Radyo'da Türk Müziği Yasağı

Radyo'da Türk Müziği Yasağı

 
 
 
Yıl 1934’tür. 1 Kasım günü o zamanki hitapla Reisicumhur Gazi hazretleri Meclis’i açış konuşmasında müziğe değinir ve “Arkadaşlar” der, “Bugün dinlediğimiz musiki yüz ağartacak değerde olmaktan uzaktır. Bunu açıkça bilmeliyiz”.

Bu, bir işarettir. Çünkü Gazi Paşa kıyafetten sözettiğinde giysilerimiz, yazıdan bahsettiğinde harflerimiz değişmiştir. Sıra, müziktedir. Maarif Vekaleti acilen bir kongre toplar. Dönemin ünlü müzisyenlerini biraraya getirir. Necil Kazım Akses, Ulvi Cemal Erkin, Cemal Reşit Rey’in de aralarında bulunduğu toplam 8 besteci Ankara’da buluşurlar.

Toplantının açılışında Milli Eğitim Bakam Abidin Özmen kısa bir konuşma yapar ve topu salondaki müzisyenlere atar:

“Hadi bakalım. Nasıl yapacağız bu musiki inkılâbını?”

Salondakiler şaşırıp kalırlar. Sonra tam 4 saat süren bir müzik tartışması başlar. Bu arada Milli Eğitim Bakanı sık sık telefona çağrılmaktadır. Son telefondan sonra dayanamayıp durumu açıklar:

“Mustafa Kemal Paşa Çankaya’dan birkaç seferdir telefon ettiriyor. ‘Musiki inkılâbı ne yoldadır’ diye soruyor”.

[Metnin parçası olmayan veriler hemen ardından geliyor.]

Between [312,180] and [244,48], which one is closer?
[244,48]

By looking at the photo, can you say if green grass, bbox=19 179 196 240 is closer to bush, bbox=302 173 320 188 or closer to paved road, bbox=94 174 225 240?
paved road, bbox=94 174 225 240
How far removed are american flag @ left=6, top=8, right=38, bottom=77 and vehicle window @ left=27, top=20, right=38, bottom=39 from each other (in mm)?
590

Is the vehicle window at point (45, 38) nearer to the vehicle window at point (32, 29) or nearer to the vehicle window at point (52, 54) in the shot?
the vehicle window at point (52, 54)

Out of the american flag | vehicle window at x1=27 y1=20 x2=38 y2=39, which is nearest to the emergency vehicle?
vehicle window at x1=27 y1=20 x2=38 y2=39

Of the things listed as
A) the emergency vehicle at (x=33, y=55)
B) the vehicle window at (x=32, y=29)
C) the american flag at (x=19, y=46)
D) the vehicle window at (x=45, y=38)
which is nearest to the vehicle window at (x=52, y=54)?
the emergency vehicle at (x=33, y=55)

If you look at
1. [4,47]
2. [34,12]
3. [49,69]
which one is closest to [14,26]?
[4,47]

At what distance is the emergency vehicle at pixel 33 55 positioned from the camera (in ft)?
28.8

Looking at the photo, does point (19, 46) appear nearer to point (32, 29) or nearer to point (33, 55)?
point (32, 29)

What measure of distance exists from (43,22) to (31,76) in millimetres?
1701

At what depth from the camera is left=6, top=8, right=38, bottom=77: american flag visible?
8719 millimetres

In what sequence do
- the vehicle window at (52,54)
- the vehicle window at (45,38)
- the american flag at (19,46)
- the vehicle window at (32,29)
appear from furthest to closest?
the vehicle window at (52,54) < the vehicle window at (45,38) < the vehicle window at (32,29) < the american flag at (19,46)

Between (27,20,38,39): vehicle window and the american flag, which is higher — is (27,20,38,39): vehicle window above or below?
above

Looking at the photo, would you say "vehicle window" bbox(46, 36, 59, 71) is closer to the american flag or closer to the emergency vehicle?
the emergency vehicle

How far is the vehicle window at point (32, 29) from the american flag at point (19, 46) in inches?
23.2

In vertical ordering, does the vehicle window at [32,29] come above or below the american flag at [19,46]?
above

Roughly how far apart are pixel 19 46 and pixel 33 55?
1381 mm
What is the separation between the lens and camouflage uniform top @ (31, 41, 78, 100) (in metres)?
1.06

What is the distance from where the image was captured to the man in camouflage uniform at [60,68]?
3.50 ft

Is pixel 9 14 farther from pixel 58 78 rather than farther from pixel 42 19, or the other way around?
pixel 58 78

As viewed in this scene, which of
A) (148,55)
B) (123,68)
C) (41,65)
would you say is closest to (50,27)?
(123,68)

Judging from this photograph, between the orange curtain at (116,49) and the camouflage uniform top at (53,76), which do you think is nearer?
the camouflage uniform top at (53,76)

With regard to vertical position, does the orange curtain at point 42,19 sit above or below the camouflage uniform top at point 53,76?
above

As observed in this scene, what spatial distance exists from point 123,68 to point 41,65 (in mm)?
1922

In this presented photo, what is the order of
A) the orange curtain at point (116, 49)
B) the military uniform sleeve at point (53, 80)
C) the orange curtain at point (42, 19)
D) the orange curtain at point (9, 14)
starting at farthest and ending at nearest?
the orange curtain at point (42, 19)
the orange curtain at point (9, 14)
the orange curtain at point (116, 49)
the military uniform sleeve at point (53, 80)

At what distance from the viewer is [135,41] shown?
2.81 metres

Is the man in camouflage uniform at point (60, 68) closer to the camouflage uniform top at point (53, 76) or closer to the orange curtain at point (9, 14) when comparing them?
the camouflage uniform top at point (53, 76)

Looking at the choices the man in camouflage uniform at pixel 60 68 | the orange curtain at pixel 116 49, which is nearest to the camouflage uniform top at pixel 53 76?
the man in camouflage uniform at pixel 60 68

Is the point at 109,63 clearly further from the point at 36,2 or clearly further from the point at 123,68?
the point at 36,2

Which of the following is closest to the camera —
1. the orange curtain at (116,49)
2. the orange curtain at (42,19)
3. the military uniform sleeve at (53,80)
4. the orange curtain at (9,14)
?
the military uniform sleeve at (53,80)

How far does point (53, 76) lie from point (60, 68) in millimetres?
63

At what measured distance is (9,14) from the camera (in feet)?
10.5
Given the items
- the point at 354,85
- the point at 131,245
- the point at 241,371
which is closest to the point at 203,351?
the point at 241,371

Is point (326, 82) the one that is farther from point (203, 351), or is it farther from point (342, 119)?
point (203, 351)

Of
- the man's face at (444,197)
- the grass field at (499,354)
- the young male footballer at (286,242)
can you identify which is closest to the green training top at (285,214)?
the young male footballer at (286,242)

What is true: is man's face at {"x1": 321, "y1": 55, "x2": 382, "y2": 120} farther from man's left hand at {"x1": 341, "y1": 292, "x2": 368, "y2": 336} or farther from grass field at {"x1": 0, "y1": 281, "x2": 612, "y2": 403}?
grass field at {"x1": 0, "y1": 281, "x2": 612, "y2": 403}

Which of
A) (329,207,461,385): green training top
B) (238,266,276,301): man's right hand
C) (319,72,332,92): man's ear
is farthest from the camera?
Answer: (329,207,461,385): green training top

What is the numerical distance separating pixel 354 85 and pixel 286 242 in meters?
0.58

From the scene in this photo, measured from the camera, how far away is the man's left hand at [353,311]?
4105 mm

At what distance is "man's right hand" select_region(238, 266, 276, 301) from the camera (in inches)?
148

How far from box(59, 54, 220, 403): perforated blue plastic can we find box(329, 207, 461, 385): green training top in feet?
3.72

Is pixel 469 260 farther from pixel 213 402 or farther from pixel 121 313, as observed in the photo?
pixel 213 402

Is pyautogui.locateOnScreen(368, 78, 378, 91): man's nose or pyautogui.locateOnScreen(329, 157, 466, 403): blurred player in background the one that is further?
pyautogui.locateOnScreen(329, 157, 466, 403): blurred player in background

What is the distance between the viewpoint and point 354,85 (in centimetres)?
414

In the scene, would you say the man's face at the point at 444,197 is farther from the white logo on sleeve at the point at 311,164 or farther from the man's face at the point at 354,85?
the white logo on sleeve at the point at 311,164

Müzisyenler paniklerler. Ellerini çabuk tutmaları lazımdır. İnkılabı o gün, orada kendilerinin yapacağını anlarlar. Sonunda içlerinden birisi “Memlekette tek sesli şarkı söylemeyi yasaklayalım” der.

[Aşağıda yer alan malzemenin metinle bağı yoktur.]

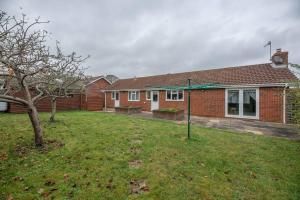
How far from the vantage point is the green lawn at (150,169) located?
Answer: 3.36 metres

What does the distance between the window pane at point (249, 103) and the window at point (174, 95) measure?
5597mm

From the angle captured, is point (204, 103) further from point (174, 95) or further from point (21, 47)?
point (21, 47)

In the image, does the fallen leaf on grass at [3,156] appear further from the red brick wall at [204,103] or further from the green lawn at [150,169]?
the red brick wall at [204,103]

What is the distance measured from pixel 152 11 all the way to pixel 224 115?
1007 centimetres

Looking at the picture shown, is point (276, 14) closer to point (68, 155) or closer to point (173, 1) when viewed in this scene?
point (173, 1)

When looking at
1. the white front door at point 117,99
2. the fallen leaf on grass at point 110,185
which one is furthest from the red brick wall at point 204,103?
the fallen leaf on grass at point 110,185

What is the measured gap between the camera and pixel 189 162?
185 inches

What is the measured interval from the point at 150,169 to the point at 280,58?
1498 cm

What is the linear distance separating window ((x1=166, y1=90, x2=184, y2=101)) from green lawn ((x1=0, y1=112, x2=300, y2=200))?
10.5 metres

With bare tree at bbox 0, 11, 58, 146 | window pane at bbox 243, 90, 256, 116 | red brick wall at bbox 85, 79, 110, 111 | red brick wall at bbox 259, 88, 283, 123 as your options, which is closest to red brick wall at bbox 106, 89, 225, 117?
window pane at bbox 243, 90, 256, 116

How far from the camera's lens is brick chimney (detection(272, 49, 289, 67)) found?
13.5 metres

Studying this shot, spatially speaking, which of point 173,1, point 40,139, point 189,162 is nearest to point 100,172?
point 189,162

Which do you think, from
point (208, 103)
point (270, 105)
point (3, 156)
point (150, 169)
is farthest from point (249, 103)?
point (3, 156)

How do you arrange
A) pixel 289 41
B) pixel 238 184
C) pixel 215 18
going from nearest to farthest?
pixel 238 184 → pixel 215 18 → pixel 289 41
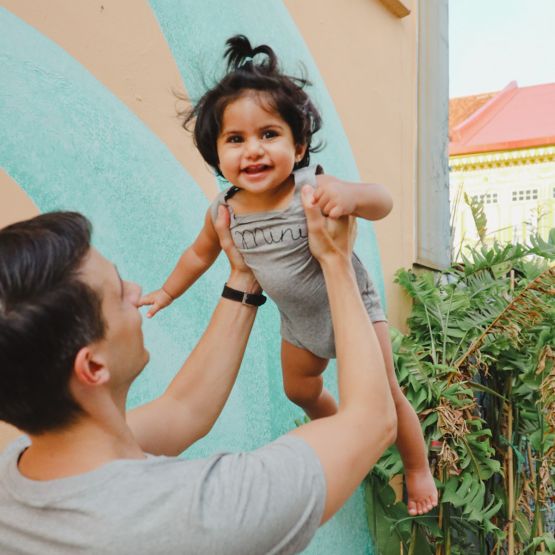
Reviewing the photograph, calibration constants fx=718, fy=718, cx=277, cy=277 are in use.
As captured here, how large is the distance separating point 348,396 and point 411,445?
0.93 m

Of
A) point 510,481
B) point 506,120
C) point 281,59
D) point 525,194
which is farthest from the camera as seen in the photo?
point 506,120

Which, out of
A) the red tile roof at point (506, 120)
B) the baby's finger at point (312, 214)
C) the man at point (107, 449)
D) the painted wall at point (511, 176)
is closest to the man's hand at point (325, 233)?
the baby's finger at point (312, 214)

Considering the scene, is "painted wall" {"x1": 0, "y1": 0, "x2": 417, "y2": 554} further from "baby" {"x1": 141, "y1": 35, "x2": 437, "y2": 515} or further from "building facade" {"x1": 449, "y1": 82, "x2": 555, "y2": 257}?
"building facade" {"x1": 449, "y1": 82, "x2": 555, "y2": 257}

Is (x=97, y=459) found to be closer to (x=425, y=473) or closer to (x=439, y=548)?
(x=425, y=473)

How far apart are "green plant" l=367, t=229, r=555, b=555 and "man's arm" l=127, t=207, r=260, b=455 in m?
1.93

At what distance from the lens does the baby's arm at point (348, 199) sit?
1.45m

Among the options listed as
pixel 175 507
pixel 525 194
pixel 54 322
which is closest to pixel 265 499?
pixel 175 507

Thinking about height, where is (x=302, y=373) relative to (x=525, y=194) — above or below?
above

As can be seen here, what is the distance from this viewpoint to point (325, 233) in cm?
145

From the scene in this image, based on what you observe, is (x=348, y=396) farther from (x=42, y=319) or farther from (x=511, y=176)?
(x=511, y=176)

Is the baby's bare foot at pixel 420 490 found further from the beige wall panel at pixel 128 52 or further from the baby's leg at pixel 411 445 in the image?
the beige wall panel at pixel 128 52

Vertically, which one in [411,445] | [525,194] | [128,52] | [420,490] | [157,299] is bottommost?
[525,194]

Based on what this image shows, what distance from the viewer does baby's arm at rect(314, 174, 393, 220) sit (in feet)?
4.76

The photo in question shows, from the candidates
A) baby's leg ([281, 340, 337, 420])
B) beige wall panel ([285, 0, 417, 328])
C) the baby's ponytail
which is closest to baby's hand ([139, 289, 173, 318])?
baby's leg ([281, 340, 337, 420])
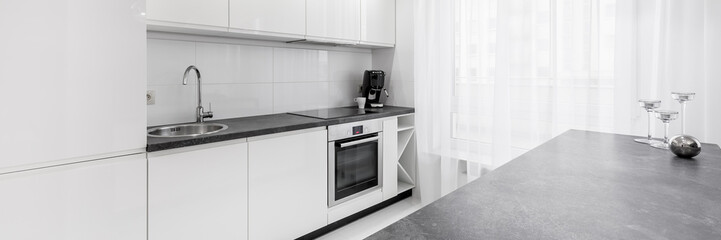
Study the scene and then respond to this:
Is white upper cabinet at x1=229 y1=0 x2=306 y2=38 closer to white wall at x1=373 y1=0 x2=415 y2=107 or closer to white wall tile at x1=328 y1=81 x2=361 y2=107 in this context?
white wall tile at x1=328 y1=81 x2=361 y2=107

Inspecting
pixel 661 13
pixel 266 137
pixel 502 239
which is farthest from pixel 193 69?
pixel 661 13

İlk itiraz eden Cemal Reşit Rey olur:

“Olur mu böyle şey! Diyelim bir çoban davarlarını otlatırken şarkı söyleyecek olsa ille köye gidip, ikinci bir çoban bulup, ‘Gel birader şu ikinci sesi uydur’ mu diyecektir?”

Ama bu itirazı kimse dinlemez. Sonunda İçişleri Bakanlığı bir emirle radyoda Türk müziği yayınlanmasını yasaklar.

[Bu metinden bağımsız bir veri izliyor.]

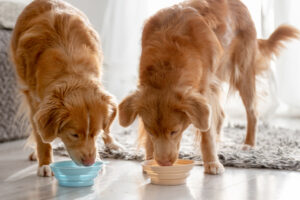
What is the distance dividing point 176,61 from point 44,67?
2.59 ft

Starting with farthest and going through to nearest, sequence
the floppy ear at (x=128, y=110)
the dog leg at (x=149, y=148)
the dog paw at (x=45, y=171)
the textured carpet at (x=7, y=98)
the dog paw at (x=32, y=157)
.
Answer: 1. the textured carpet at (x=7, y=98)
2. the dog paw at (x=32, y=157)
3. the dog leg at (x=149, y=148)
4. the dog paw at (x=45, y=171)
5. the floppy ear at (x=128, y=110)

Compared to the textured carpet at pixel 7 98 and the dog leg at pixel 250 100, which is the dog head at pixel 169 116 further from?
the textured carpet at pixel 7 98

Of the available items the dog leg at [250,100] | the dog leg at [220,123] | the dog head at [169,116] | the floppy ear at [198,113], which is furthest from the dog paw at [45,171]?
the dog leg at [250,100]

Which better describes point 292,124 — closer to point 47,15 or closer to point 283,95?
point 283,95

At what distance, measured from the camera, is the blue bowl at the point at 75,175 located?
2699mm

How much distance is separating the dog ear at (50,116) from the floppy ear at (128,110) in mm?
386

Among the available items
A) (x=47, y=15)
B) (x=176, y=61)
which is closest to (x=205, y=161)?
(x=176, y=61)

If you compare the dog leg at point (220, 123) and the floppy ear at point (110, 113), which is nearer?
the floppy ear at point (110, 113)

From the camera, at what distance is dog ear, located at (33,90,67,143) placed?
2.61m

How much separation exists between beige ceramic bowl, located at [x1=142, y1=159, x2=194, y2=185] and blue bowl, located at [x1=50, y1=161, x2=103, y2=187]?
0.32 m

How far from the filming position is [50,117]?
2.62 meters

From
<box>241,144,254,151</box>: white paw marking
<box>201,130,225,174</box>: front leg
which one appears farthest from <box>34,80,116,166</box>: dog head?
<box>241,144,254,151</box>: white paw marking

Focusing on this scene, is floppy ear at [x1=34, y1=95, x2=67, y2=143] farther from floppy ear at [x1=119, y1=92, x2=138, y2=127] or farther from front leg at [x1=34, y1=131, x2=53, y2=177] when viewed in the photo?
front leg at [x1=34, y1=131, x2=53, y2=177]

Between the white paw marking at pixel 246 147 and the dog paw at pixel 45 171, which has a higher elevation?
the dog paw at pixel 45 171
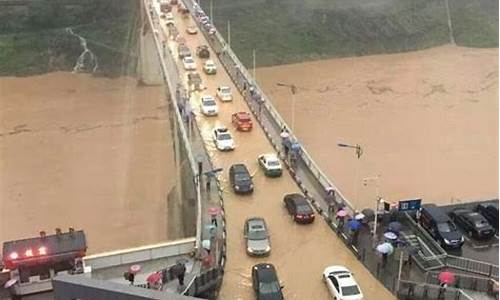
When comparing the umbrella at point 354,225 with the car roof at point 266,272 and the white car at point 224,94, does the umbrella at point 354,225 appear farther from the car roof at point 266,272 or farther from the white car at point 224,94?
the white car at point 224,94

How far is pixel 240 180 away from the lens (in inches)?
928

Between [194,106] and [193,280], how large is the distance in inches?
614

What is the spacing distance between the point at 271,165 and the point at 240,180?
1605mm

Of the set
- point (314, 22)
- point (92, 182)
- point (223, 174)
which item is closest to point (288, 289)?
point (223, 174)

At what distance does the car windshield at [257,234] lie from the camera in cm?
1977

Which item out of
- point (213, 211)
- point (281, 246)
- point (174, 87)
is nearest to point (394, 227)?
point (281, 246)

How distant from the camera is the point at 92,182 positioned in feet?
109

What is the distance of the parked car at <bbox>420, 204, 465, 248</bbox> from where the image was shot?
Answer: 71.2 feet

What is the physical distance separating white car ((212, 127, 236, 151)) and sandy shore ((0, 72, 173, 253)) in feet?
15.1

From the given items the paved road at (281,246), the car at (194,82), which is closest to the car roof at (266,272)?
the paved road at (281,246)

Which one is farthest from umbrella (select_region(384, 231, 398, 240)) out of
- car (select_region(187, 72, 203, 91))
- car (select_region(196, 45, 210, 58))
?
car (select_region(196, 45, 210, 58))

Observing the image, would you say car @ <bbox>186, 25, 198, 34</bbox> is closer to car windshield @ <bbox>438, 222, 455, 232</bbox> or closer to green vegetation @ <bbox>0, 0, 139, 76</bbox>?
green vegetation @ <bbox>0, 0, 139, 76</bbox>

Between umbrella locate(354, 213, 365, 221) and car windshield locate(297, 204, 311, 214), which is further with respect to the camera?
car windshield locate(297, 204, 311, 214)

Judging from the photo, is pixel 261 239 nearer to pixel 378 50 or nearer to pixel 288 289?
Result: pixel 288 289
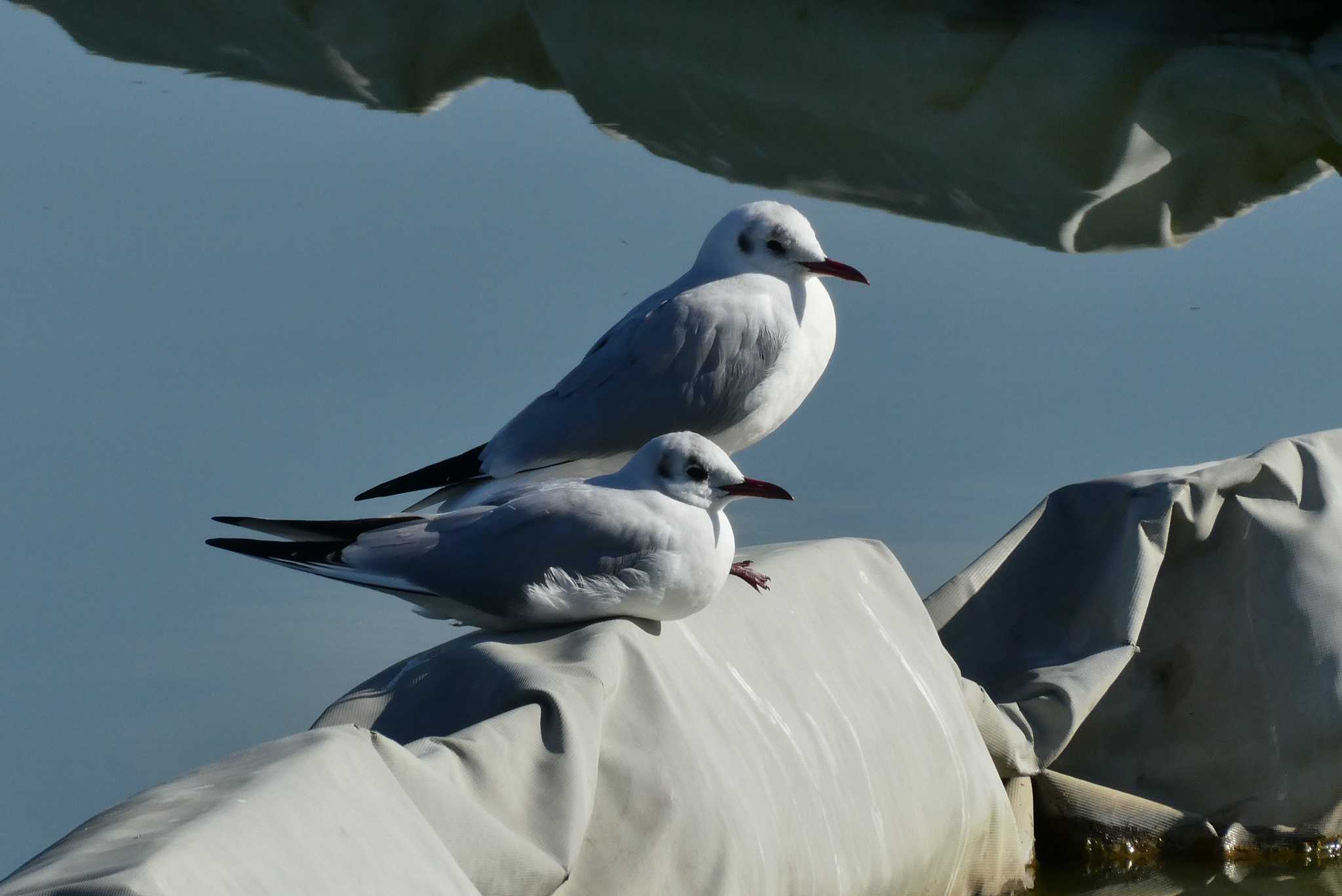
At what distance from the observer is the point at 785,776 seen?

Tabii 4 saatte yapılan bu devrim geri teper. Halk Hint ve Arap radyolarına hücum eder ve yasak 8 ay sonra ister istemez kaldırılır. Devrimin acelesi vardır ama kültür aceleye gelmez.

Cemal Reşit Rey, yıllar sonra halkın bu sessiz direnişine saygı duyduğunu açıklayacak ve “Şüphe yok ki günü geldiğinde çok sesli müzik memleketimizde kök salacaktır” diyecektir.